The question goes, solve in real number.
$x^5 - 5 x^3y - 5x^2 + 5xy^2 + 5y = 16 \tag{1}$
$ y^5 + 5xy^3 + 5y^2 + 5x^2y + 5x = -57 \tag{2}$
I tried simplifying the first equation to, $$ x^5 + 5\left[ \left(xy+1 \right) \left( y - x^2 \right) \right] = 16 $$
and second equation to, $$ y^5 + 5 \left[ \left(xy+1 \right) \left( y^2 + x \right) \right] = -57$$
I know not much efforts shown, but this is where I'm stuck. Any hints on where do I go from here?
Thanks
On
COMMENT.- It seems that Batominovski's comment about $(1,-2)$ is true. One has $$x^5+5(xy+1)(y-x^2)=16\\y^5+5(xy+1)(y^2+x)=-57$$ From which $$\frac{y^2+x}{y-x^2}=\frac{y^5+57}{x^5-16}\qquad(1)$$ A necessary condition for solutions $(x,y)$ is equality $(1)$. However it is not suffisant because if not it would be an infinity of solutions. Making separately
$$\frac{y^2+x}{y-x^2}=a\qquad(2)$$ $$\frac{y^5+57}{x^5-16}=a\qquad(3)$$ we have in $(2)$ a conic, hyperbola, ellipse, circle ($a=1$) and two lines ($a=-1$) while in $(3)$ there is a quintic.The corresponding graphics are suggestive in order to search solutions. In any case the graphics of the given equations (in the attached figure green and black respectively) also give $(1,-2)$ as probably only real solution.

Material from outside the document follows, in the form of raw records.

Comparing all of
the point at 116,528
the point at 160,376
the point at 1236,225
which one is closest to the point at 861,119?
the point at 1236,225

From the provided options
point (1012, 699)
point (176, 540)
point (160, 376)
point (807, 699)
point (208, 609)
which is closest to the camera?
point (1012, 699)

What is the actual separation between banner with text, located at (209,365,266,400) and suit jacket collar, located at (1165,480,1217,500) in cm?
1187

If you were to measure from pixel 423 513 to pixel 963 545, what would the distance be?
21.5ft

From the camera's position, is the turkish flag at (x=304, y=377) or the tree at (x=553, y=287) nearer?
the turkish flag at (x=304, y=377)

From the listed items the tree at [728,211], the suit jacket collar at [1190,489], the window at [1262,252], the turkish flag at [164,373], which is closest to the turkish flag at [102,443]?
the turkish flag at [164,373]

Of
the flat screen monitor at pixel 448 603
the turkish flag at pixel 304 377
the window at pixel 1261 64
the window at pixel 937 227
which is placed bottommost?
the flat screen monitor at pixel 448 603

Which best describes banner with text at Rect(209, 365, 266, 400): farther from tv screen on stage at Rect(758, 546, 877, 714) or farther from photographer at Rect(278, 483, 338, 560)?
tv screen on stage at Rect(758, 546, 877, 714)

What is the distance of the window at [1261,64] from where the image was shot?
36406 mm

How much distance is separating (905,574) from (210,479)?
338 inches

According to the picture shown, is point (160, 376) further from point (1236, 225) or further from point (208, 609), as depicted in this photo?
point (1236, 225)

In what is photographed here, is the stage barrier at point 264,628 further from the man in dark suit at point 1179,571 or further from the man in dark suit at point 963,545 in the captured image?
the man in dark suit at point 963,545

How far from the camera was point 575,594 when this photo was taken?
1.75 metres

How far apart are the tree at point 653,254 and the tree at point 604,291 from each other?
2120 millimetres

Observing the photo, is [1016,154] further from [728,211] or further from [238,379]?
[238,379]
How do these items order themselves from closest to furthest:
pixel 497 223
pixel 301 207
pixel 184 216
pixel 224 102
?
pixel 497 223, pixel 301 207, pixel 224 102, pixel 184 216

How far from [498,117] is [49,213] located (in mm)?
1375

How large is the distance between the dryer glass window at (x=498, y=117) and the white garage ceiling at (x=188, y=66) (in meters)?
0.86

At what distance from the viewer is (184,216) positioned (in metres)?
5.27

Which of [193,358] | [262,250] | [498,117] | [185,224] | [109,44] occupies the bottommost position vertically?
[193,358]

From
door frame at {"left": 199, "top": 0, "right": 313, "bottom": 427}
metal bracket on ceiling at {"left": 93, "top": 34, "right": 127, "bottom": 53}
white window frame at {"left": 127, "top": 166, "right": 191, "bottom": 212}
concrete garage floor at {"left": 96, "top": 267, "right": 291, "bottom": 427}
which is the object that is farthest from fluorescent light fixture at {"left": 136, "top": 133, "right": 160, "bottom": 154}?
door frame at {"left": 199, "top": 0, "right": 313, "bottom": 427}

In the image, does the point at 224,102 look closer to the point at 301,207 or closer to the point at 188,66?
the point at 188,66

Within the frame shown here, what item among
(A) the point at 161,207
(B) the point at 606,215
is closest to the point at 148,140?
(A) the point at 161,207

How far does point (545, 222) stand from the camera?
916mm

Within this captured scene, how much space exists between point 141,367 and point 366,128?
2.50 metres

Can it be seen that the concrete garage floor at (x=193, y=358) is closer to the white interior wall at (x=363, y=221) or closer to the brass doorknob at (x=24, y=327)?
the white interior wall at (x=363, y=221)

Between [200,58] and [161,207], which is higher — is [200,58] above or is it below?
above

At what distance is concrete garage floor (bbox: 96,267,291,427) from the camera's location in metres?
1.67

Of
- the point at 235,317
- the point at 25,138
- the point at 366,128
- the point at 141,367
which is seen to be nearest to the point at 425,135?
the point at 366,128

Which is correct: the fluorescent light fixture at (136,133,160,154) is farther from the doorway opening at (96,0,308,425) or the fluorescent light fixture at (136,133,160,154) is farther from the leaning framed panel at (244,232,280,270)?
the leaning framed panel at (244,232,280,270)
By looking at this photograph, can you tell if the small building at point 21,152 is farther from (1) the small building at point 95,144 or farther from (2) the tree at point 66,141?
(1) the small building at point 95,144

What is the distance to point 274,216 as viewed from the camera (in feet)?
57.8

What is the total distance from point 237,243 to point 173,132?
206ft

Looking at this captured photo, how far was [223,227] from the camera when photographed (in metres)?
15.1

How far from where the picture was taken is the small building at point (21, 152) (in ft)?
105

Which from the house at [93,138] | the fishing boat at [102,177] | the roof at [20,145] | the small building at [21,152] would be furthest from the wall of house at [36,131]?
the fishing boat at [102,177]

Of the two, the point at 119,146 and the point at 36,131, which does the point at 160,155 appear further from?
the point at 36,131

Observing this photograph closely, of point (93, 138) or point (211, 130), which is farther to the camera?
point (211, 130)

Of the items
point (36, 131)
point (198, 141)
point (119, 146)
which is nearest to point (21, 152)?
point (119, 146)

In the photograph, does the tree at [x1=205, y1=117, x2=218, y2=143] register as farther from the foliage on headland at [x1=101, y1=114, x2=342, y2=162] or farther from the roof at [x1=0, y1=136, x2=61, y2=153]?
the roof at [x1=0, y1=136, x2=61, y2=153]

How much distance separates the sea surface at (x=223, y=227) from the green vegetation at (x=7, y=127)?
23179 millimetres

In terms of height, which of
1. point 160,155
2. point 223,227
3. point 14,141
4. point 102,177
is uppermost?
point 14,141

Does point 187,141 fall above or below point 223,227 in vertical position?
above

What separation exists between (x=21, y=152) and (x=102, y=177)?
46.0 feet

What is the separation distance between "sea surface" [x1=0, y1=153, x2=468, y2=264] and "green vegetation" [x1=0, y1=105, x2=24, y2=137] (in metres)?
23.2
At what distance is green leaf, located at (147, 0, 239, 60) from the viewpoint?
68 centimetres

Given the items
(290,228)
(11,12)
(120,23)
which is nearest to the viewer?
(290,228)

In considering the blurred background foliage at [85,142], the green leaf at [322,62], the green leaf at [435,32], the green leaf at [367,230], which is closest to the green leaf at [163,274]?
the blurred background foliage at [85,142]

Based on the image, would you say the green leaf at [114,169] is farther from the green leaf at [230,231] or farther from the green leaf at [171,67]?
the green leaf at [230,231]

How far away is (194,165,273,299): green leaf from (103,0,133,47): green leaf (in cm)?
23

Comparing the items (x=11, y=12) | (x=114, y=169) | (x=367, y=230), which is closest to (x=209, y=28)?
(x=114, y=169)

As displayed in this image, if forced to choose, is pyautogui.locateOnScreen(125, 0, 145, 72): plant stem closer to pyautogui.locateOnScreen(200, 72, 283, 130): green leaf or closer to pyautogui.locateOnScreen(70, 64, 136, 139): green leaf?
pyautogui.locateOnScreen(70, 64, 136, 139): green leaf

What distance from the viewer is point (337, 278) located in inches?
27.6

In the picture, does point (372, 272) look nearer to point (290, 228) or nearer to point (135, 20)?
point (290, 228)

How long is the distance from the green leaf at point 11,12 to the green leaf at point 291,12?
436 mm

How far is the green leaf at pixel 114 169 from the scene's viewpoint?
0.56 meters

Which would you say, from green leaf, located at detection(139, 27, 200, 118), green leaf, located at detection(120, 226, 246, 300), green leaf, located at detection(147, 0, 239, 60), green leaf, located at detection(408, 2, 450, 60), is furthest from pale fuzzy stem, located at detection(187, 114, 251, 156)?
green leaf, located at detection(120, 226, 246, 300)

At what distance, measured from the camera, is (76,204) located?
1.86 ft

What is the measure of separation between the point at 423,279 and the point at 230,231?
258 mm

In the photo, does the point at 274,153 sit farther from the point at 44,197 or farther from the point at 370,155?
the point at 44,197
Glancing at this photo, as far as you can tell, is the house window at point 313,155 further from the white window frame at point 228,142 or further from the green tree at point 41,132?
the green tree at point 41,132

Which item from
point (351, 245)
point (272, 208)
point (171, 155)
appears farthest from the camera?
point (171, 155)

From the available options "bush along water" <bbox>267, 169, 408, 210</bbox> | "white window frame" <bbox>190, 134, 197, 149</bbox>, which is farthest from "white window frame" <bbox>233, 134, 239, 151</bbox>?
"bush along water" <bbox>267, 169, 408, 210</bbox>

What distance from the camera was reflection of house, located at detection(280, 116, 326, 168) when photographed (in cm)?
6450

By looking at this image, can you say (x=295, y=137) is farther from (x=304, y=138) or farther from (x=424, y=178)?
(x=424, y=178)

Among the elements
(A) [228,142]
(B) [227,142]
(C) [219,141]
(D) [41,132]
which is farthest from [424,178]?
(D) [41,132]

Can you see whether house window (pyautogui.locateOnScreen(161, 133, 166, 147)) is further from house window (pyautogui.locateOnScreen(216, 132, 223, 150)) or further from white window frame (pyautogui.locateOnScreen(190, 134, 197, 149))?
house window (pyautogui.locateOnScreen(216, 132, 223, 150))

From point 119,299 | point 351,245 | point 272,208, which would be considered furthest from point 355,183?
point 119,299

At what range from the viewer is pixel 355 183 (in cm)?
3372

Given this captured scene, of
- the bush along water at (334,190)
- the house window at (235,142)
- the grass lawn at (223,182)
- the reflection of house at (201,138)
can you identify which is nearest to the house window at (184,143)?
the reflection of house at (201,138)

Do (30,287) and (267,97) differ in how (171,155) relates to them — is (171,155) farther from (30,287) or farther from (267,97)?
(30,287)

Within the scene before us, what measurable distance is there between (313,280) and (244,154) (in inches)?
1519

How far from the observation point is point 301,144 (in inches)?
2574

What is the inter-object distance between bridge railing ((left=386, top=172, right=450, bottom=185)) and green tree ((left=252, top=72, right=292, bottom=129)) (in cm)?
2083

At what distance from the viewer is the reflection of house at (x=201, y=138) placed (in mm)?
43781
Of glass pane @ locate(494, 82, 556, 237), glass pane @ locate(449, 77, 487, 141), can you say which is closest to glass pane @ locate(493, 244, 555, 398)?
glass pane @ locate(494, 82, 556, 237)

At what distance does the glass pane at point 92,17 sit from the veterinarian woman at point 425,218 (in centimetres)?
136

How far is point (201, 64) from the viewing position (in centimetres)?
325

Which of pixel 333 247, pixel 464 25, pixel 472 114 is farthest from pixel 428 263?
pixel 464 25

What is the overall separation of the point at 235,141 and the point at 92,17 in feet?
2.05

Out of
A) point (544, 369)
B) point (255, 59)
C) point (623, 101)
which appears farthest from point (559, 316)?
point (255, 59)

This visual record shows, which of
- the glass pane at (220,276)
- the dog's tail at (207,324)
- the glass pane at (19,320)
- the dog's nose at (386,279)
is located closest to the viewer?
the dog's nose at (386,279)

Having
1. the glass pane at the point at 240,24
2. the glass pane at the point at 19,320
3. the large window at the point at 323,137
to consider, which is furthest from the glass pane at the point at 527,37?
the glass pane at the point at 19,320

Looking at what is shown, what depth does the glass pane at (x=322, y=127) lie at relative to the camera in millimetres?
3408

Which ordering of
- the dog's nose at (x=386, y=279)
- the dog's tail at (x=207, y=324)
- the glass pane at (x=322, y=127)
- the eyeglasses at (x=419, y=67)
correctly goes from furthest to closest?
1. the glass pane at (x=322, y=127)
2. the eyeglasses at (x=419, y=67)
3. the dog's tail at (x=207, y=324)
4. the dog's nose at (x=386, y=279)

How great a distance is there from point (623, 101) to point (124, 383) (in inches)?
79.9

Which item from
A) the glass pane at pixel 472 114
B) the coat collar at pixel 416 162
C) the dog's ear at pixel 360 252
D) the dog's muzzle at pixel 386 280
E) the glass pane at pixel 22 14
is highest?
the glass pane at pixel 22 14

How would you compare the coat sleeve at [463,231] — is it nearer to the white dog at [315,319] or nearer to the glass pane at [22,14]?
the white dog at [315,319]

By adding these two equations I ended up in a quite symmetric term
$$x^5+y^5+5[(1+xy)(y+x)(y-x+1)]~=~-41$$
I would also recommend to use the fact that you can write any $(x+y)^n$ only in terms of $xy$ and $(x+y)$ and the two $x^n,y^n$ like
$$(x+y)^3~=~x^3+y^3+3xy(x+y)$$
Maybe someone can proceed form there.